Results: Regions of taller than expected trees often correspond to regions of greater than expected distances between trees, which agrees with current forest growth models (Fig. 1). Hot spots of tall trees are typically in valleys and cold spots are commonly on ridges (Fig 3 & 4). When we zoom in to the Lookout Mountain area of HJ Andrews, we see that hot spots of tall trees are more concentrated in valleys and on footslopes, and cold spots are closer to mountain ridges (Fig 3). When compared with the distance hot spot map of the same area, we see that cold spots go much further down the footslopes and even into the valleys in some cases (Fig 4). So although we have evidence for a strongly linear relationship between height and distance between trees, we also have evidence that they do not fully explain each other and other landscape features are likely at play.

Fig 1. Distance Z-scores vs. Height Z-scores from hot spot analyses show a linear relationship.

Fig 2. HJ Andrews elevation with reserved control areas in orange and

inset area of Lookout Mountain hot spot maps (below)


Fig 3. Hot Spot Analysis showing hot spots of tree heights (tallest trees)

in the Lookout Mountain area


Fig 4. Hot Spot Analysis showing the greatest distance between trees

in the Lookout Mountain area


An elevation band that correlates with occurrences of tall trees exists up to around 1100 m, after which point number of tall trees drops off substantially (Fig. 5). Certain aspects seem to correlate with taller trees, but those relationships are harder to tease apart and I have yet to fully explore them. Greater slopes tend to correlate with shorter trees, but this relationship is not linear. There is an interesting upwards trend at slopes between 30 and 50 degrees that seems to correlate with slightly taller trees, then a big drop in mean height Z-score at slopes of 60 degrees.

Fig 5. Aspect, elevation and slope compared with Z-scores of mean height.
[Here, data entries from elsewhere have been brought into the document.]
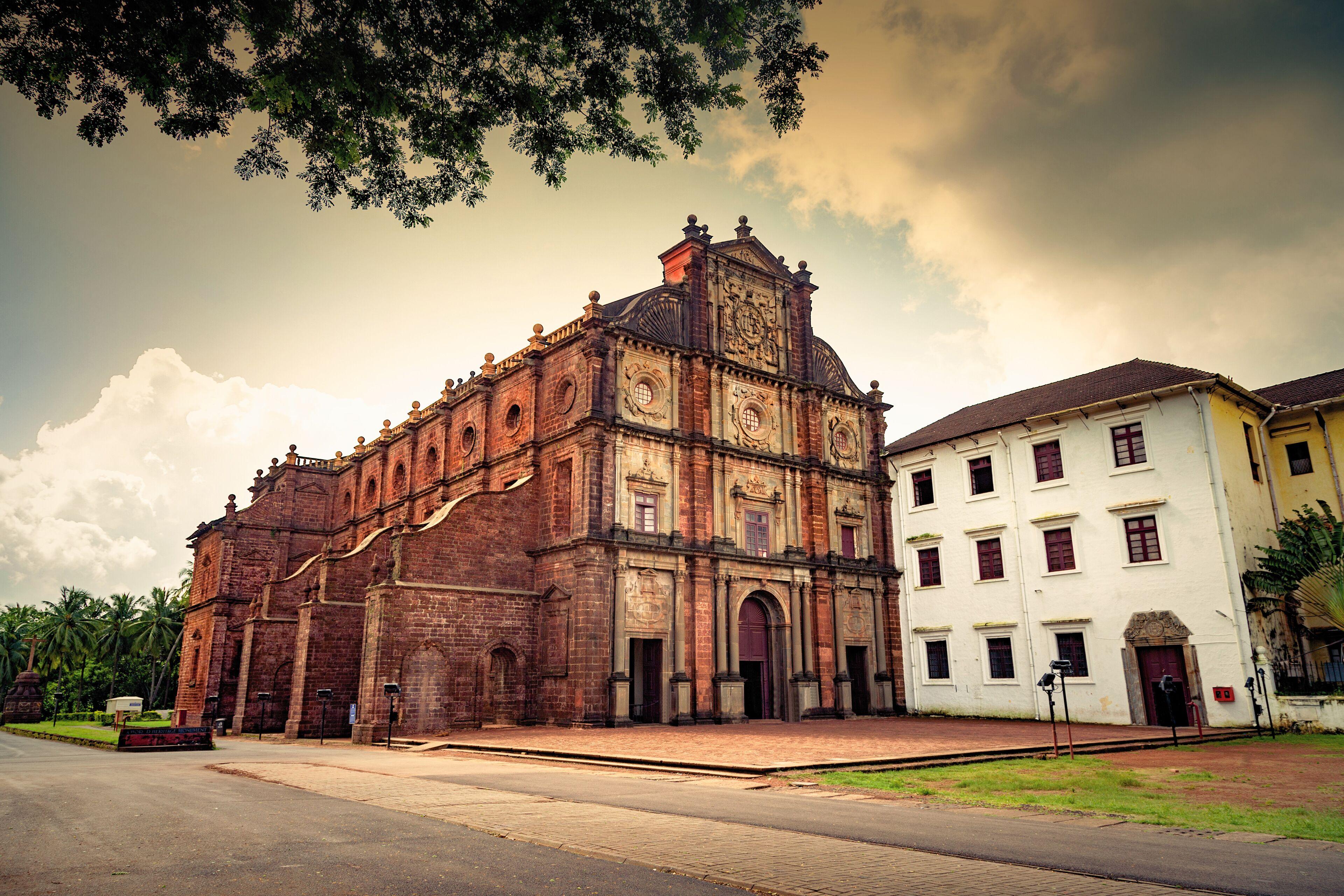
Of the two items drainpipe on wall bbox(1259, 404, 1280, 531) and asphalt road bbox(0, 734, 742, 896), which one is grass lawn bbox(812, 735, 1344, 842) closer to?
asphalt road bbox(0, 734, 742, 896)

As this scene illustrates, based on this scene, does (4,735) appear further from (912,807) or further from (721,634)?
(912,807)

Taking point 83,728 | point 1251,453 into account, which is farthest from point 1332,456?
point 83,728

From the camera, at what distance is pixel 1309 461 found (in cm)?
2836

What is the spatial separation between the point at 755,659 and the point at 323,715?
14.2 metres

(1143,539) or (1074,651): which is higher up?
(1143,539)

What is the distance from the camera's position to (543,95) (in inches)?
309

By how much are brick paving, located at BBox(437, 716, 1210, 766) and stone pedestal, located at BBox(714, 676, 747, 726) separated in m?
0.67

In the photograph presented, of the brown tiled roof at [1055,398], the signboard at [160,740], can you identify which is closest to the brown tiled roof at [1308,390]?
the brown tiled roof at [1055,398]

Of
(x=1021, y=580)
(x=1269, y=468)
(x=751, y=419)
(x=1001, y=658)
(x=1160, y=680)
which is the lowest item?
(x=1160, y=680)

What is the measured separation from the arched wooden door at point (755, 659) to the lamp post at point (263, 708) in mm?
17933

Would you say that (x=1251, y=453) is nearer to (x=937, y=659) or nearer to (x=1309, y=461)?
(x=1309, y=461)

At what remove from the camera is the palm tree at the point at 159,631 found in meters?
66.7

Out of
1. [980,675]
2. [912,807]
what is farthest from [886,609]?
[912,807]

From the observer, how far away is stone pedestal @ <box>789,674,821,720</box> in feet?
96.5
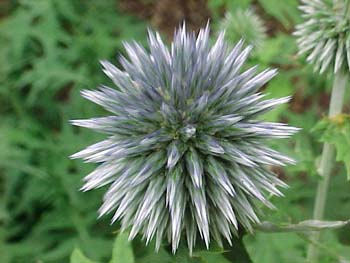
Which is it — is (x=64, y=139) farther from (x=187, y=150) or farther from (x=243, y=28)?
(x=187, y=150)

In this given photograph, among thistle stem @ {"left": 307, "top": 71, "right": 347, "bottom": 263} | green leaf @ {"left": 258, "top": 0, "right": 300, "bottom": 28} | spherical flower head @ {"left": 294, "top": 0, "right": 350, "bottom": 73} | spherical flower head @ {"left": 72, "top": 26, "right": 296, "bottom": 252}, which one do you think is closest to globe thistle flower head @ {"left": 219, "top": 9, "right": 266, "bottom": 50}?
green leaf @ {"left": 258, "top": 0, "right": 300, "bottom": 28}

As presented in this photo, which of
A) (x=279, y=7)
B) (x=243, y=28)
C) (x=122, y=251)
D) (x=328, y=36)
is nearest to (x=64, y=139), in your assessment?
(x=243, y=28)

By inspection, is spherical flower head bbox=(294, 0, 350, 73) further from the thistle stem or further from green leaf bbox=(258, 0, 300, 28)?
green leaf bbox=(258, 0, 300, 28)

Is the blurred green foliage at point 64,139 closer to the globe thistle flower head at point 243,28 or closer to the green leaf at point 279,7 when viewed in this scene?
the green leaf at point 279,7

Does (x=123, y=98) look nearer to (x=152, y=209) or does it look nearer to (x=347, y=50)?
(x=152, y=209)

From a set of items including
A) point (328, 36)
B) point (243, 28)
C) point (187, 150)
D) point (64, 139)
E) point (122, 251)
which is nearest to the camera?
point (187, 150)

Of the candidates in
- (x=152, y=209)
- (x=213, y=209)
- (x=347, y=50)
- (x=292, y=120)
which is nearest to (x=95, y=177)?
(x=152, y=209)
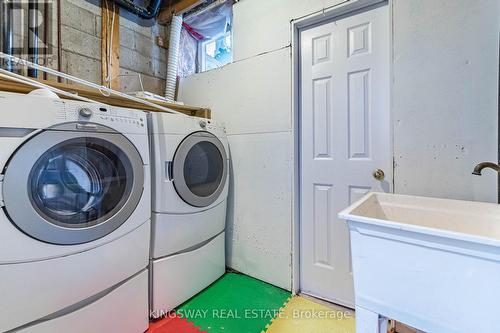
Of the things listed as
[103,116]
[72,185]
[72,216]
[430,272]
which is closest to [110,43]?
[103,116]

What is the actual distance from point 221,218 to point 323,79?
123cm

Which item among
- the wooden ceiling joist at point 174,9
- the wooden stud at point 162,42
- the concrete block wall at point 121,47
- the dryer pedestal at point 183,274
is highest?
the wooden ceiling joist at point 174,9

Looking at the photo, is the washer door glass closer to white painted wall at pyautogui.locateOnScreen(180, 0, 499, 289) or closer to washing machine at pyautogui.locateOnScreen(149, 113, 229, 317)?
washing machine at pyautogui.locateOnScreen(149, 113, 229, 317)

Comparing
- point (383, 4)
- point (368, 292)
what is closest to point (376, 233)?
point (368, 292)

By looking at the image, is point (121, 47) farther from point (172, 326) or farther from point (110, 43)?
point (172, 326)

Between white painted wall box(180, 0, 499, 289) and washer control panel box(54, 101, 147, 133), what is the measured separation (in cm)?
81

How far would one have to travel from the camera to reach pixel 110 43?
192cm

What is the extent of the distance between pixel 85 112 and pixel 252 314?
143cm

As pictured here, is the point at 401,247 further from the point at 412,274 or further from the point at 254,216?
the point at 254,216

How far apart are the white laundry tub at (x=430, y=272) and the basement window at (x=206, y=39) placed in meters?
1.88

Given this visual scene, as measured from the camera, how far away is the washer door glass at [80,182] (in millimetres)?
964

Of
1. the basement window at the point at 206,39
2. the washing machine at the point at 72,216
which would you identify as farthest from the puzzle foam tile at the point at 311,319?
the basement window at the point at 206,39

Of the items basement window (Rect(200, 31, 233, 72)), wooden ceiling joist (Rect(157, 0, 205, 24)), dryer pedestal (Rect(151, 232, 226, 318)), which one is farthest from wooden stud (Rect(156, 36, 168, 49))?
dryer pedestal (Rect(151, 232, 226, 318))

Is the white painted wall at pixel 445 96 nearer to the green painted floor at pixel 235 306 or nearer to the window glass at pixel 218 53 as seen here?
the green painted floor at pixel 235 306
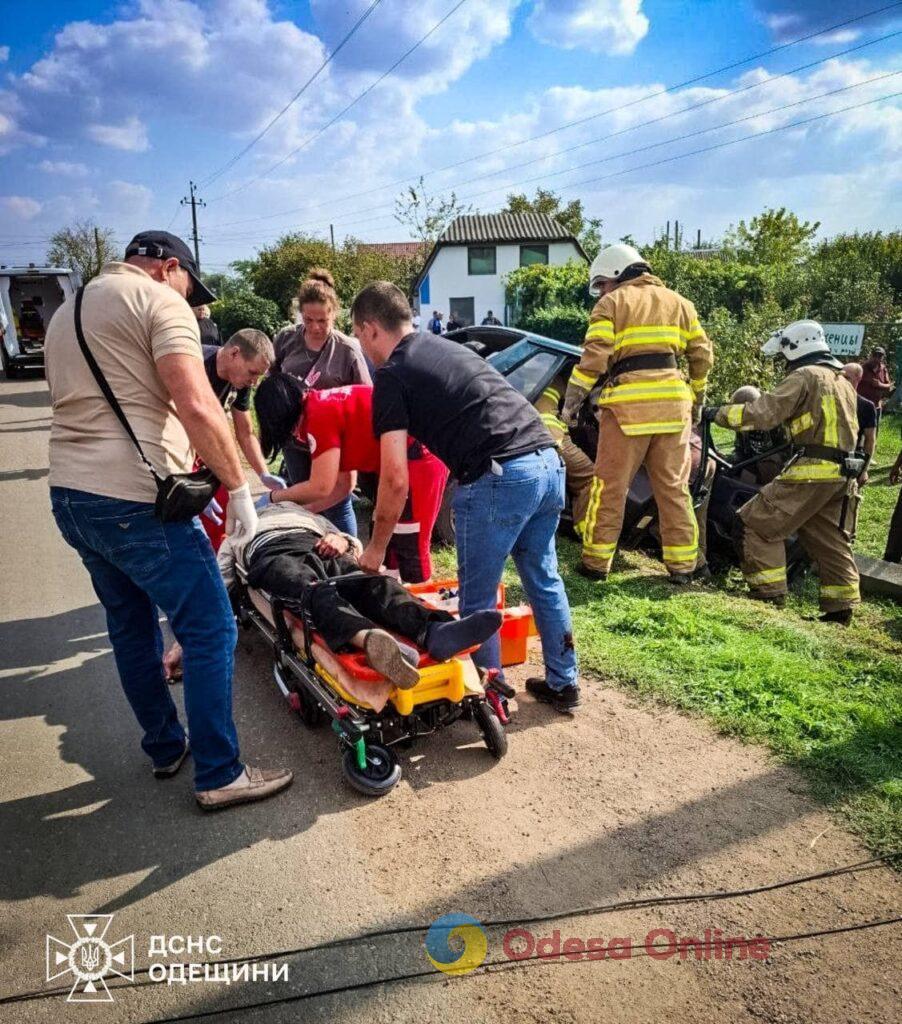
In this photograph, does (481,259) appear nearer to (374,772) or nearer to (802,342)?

A comparison of Z-scores from hot spot analyses of height and distances shows that although hot spots of height and distance tightly correlate, covariates that explain them are different (mean slope and elevation). When we compare the most extreme Z-scores to one another, slope, height and distance between trees are not particularly different. Mean elevation in three categories of Z-score is similar, but mean elevation in the fourth group (>3,>3) is significantly lower. A next step is to map out these

Table 1. Comparison between the most extreme Z-scores of tree height and tree spacing.

Height Z-Score Distance Z-Score Mean Height (m) Height_SD Mean Distance (m) Distance_SD Mean Slope (m) Slope_SD Mean Elevation (m) Elevation_SD
<-3 <-3 22.8 10.5 5.1 2.4 27.9 10.5 1285 294
<-3 >3 24.5 11.2 5.6 2 26.9 4.5 1377 153
>3 <-3 34.8 7.1 5 2 31.8 5.9 1310 44
>3 >3 39.5 16.7 4.7 2.6 26.2 11 934 188

Critique: These analyses are still based on Hot Spot Analyses, so they still comes with the same criticisms as previous Hot Spot Analyses. One of these criticisms was that it’s basically a smoothing function. Since the LiDAR dataset I’m using is basically a census of tree heights, running hot spot analyses is reducing the information in that dataset unnecessarily. I have yet to map out regions that were well-predicted and poorly predicted spatially, so I cannot fully discuss the merits of the confusion matrix method.